Question

The general solution of differential equation $(y^2 - x^2)dx = xy dy$ ($x \neq 0$) is ______.

• A. $2x^2 \log x + y^2 + 2cx^2 = 0$, where $c$ is the constant of integration
• B. $2x^2 \log x - y^2 + 2cx^2 = 0$, where $c$ is the constant of integration
• C. $x^2 \log x + y^2 + 2cx^2 = 0$, where $c$ is the constant of integration
• D. $x^2 \log x - y^2 + 2cx^2 = 0$, where $c$ is the constant of integration

Hint:

To easily verify if a differential equation is homogeneous, replace $x$ with $kx$ and $y$ with $ky$. If all $k$'s cancel out perfectly, the equation is homogeneous and the substitution $y=vx$ will always work.

Answer 1

The Correct Option is A

Step 1: Understanding the Question:
We have a first-order differential equation. Let's rewrite it in the standard $\frac{dy}{dx}$ format:
$$\frac{dy}{dx} = \frac{y^2 - x^2}{xy}$$
Since every term on the right side has a uniform total degree of 2, this is a homogeneous differential equation.
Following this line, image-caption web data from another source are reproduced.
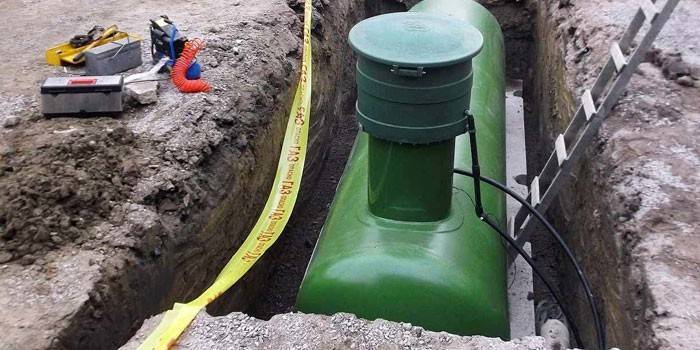 Installation et installation d'un réservoir de gaz pour une maison privée: la procédure de conception et de réalisation des travaux d'installation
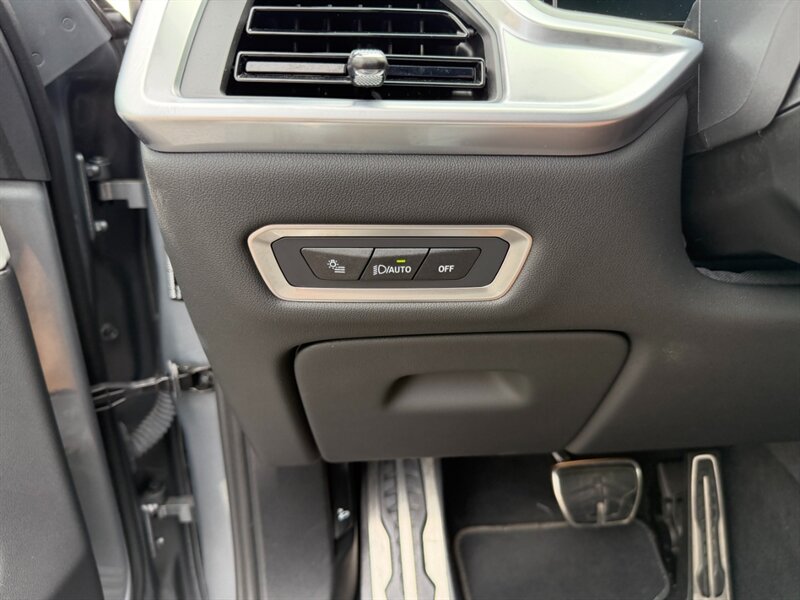 2024 BMW X7 xDrive40i - Photo 35 - Nashville, TN 37210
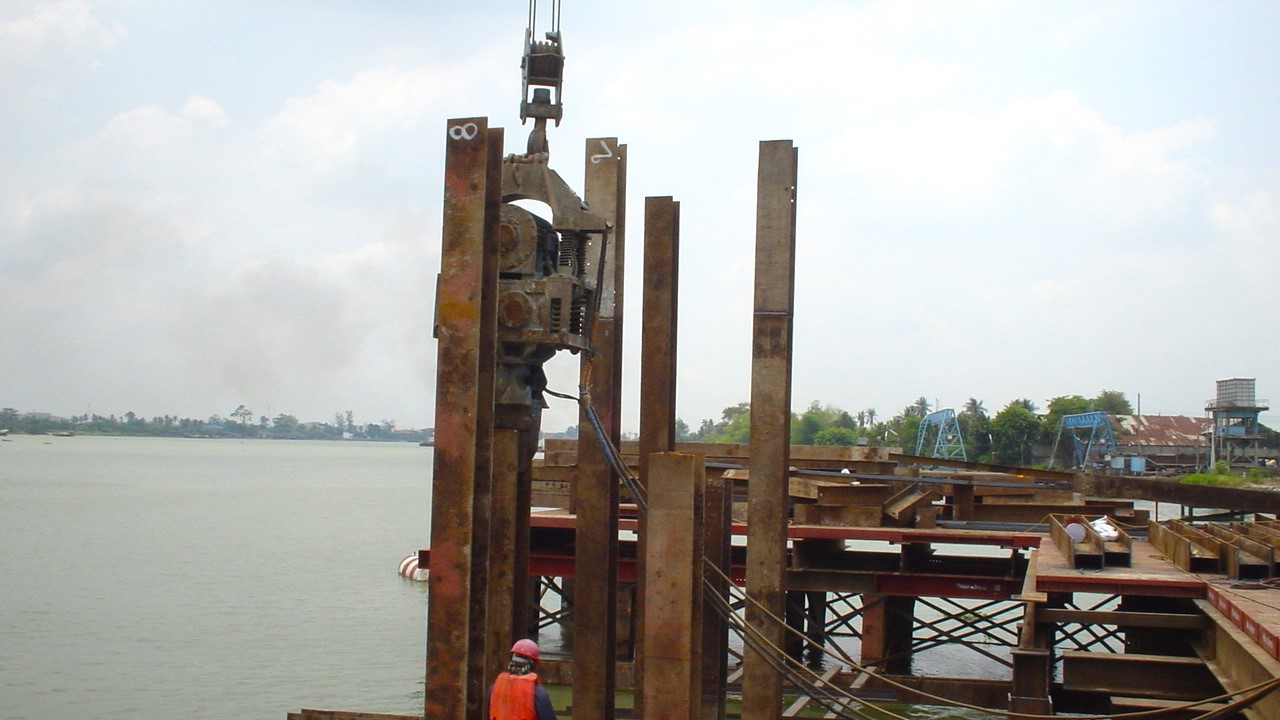 Nonthaburi Bridge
Step 2: Key Formula or Approach:
For a homogeneous differential equation, we make the substitution $y = vx$.
Differentiating both sides with respect to $x$ using the product rule:
$$\frac{dy}{dx} = v + x\frac{dv}{dx}$$

Step 3: Detailed Explanation:
Substitute $y = vx$ and the derivative into the differential equation:
$$v + x\frac{dv}{dx} = \frac{(vx)^2 - x^2}{x(vx)}$$
Factor out $x^2$ in the numerator and denominator:
$$v + x\frac{dv}{dx} = \frac{x^2(v^2 - 1)}{x^2(v)} = \frac{v^2 - 1}{v}$$
Subtract $v$ from both sides:
$$x\frac{dv}{dx} = \frac{v^2 - 1}{v} - v = \frac{v^2 - 1 - v^2}{v} = -\frac{1}{v}$$
Separate the variables to integrate:
$$v \, dv = -\frac{1}{x} \, dx$$
Integrate both sides:
$$\int v \, dv = -\int \frac{1}{x} \, dx$$
$$\frac{v^2}{2} = -\log|x| + C'$$
Substitute $v = \frac{y}{x}$ back into the equation:
$$\frac{y^2}{2x^2} = -\log x + C'$$
Multiply the entire equation by $2x^2$ to clear the denominator:
$$y^2 = -2x^2 \log x + 2C'x^2$$
Rearrange to group all terms on one side:
$$2x^2 \log x + y^2 - 2C'x^2 = 0$$
Let $c = -C'$ (since $C'$ is just an arbitrary constant):
$$2x^2 \log x + y^2 + 2cx^2 = 0$$

Step 4: Final Answer:
The general solution matches option (a).